Historische aus Wildenbruch
(ein erster Abriss der Geschichte unseres Ortes)
Wildenbruch wird unter vielen anderen Orten der Mark im Landbuch von Kaiser Karl IV. 1375 erstmals urkundlich erwähnt. Die Gründungzeit der Ansiedlung liegt aber weit vor dieser Zeit, wie die Kirche von Wildenbruch als steinernes Dokument beweist. Der Bau dieser Feldsteinkirche kann dem frühen 13. Jahrhundert zugeordnet werden. Im 12. Jahrhundert begann eine große Kolonisationsbewegung.
Die geschützt liegende Dorfstelle bot sich zur Besiedelung an. Der Ort bekam aber auch eine große strategische Bedeutung. Das Gebiet war von einer Heer- und Handelsstrasse durchzogen, die über Treuenbrietzen, Beelitz und Saarmund verlief. Die gefährdetste Stelle dieser wichtigen Strasse war die Landenge zwischen dem Kähnsdorfer- und dem Großen Seddiner See. Wildenbruch hatte mit Fresdorf die Sicherung dieser wichtigen Stelle zu übernehmen.
Wie die Große Hufzahl bestätigt, war Wildenbruch abnorm hoch besetzt mit deutschen Kolonisten, was es als militärischen Stützpunkt ausweist und letztlich auch den Wehrcharakter der Kirche erklärt. Das Dorf dürfte also zu den frühesten Gründungen des Gebietes zählen.
Später wurde aus dem markgräflichen Dorf ein Pfandstück derer von Rochow in Golzow.
Die Schrecken des Dreißigjährigen Krieges bekam Wildenbruch 1630/31 mit voller Härte zu spüren, als Teile der Armee des Schwedenkönigs bei Tremsdorf ein festes Lager aufschlugen und Kriegstribute von allen umliegenden Dörfern forderten. Ein mit der Geschichte des Dorfes Vertrauter (Klünder) schrieb: Am 13. Januar 1631 erschienen für zwei Nächte und einen Tag 1.000 Mann Kriegsvolk, schlachteten unter Anrichtung sonstigen Schadens viele Rinder ab und nahmen 11 Pferde mit. Am 24. Oktober 1631 kamen sie wieder und zechten den ganzen Tag im Dorfkrug, der am Abend ein Opfer der Flammen wurde.

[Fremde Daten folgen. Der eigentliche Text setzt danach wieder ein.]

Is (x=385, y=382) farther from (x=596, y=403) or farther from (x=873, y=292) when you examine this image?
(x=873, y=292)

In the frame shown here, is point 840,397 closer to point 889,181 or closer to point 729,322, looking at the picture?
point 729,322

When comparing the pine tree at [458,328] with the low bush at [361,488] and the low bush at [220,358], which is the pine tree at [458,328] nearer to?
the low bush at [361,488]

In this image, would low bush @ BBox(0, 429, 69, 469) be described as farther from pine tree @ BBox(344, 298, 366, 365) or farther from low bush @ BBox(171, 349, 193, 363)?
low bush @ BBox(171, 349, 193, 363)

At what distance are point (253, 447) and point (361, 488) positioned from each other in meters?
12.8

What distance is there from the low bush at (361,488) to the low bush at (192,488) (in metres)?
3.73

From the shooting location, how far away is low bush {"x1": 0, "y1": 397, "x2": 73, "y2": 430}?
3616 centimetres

Doch es kam noch schlimmer, der schlimmste Feind der damaligen Bevölkerung hielt Einzug, die Pest. Von 1630 bis Ende 1631 fiel ein drittel (51 Menschen) der Dorfbevölkerung der Seuche zum Opfer. 1637 kam die Seuche mit voller Kraft zurück. Die Todeseintragungen im Kirchenbuch brechen jedoch am 23. August 1637 ab. Der Grund wird wohl, wie auch die endgültige Zahl der Pestopfer, für immer ungeklärt im Schoß der Geschichte schlummern.
Auch Später noch durchzogen marodierende Söldner durch das Dorf. Von den ursprünglich 18 Bauern- und Kossätenhöfen haben nur sechs den Krieg überstanden. Zwei drittel sämtlicher Höfe verödeten. Selbst der 1631 von den Schweden zerstörte Dorfkrug wurde erst 1694 wieder besetzt.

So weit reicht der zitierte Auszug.